**Exercise instructions:**
Pick out each row that contains the word "nearer" and copy it unchanged.

**Records provided:**

....

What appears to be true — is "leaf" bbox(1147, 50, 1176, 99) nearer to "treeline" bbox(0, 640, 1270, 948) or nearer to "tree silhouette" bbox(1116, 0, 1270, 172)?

....

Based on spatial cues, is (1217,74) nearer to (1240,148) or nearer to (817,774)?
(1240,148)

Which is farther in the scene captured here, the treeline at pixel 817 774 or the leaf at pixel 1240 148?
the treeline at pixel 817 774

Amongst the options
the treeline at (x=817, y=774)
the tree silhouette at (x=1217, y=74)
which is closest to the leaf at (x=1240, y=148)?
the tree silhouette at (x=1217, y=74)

....

**Correct response:**
What appears to be true — is "leaf" bbox(1147, 50, 1176, 99) nearer to "treeline" bbox(0, 640, 1270, 948) or nearer to "tree silhouette" bbox(1116, 0, 1270, 172)?
Based on spatial cues, is (1217,74) nearer to (1240,148) or nearer to (817,774)?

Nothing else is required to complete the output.